All-optical trion generation in single walled carbon nanotubes

TL;DR

This study demonstrates all-optical generation and emission of trions in undoped single-walled carbon nanotubes, revealing chirality-dependent properties and underlying mechanisms involving exciton-exciton interactions.

Contribution

It provides the first evidence of all-optical trion generation in undoped SWCNTs and elucidates the chirality dependence and physical processes involved.

Findings

Trion emission peaks are red-shifted relative to excitons.

Chirality dependence observed across 22 SWCNT species.

Exciton-exciton annihilation facilitates trion formation.

Abstract

We present evidence of all optical trion generation and emission in undoped single walled carbon nanotubes (SWCNTs).

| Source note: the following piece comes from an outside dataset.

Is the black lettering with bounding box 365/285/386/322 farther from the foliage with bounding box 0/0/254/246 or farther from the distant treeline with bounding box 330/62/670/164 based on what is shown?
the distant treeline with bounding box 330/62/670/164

Luminescence spectra, recorded on individual SWCNTs over a large CW excitation intensity range, show trion emission peaks red-shifted with respect to the bright exciton peak. Clear chirality dependence is observed for 22 separate SWCNT species, allowing for determination of electron-hole exchange interaction and trion binding energy contributions. Luminescence data together with ultrafast pump probe experiments on chirality sorted bulk samples suggest that exciton-exciton annihilation processes generate dissociated carriers that allow for trion creation upon a subsequent photon absorption event.